Your instructions. Put the records from the line containing "How much space" through the line containing "3.11 meters" into a Markdown table with the columns Row and Line. Number each nonblank line in order and skip the blank ones.

-- BEGIN Data to process --

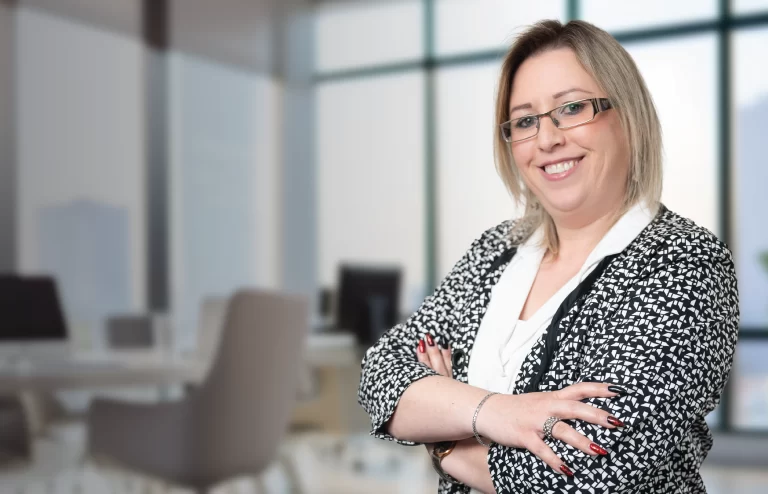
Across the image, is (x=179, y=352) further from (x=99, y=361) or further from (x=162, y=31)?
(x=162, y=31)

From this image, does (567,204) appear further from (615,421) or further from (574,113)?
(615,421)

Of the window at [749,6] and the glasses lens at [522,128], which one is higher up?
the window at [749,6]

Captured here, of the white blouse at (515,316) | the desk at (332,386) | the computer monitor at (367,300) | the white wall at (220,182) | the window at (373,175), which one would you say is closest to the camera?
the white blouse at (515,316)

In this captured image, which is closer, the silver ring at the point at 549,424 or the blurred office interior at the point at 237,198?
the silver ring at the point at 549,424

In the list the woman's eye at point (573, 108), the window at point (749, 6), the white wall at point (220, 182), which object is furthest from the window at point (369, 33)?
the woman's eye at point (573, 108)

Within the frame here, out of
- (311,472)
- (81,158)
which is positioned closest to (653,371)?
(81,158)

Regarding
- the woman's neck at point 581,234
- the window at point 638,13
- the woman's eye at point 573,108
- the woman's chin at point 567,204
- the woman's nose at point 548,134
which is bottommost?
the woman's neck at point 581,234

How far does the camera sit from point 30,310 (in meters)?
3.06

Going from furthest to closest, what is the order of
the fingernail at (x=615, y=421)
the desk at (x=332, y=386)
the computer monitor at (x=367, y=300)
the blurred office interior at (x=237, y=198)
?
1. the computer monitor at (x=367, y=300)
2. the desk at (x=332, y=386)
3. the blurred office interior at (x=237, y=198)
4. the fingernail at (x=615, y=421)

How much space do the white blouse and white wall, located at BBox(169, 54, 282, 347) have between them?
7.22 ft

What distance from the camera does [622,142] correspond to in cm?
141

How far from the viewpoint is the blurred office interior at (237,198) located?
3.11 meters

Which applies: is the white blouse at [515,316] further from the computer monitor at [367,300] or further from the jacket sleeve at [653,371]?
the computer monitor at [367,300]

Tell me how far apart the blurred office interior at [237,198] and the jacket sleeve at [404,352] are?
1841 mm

-- END Data to process --

Answer.
| Row | Line |
|---|---|
| 1 | How much space do the white blouse and white wall, located at BBox(169, 54, 282, 347) have between them? |
| 2 | 7.22 ft |
| 3 | What distance from the camera does [622,142] correspond to in cm? |
| 4 | 141 |
| 5 | How far from the viewpoint is the blurred office interior at (237,198) located? |
| 6 | 3.11 meters |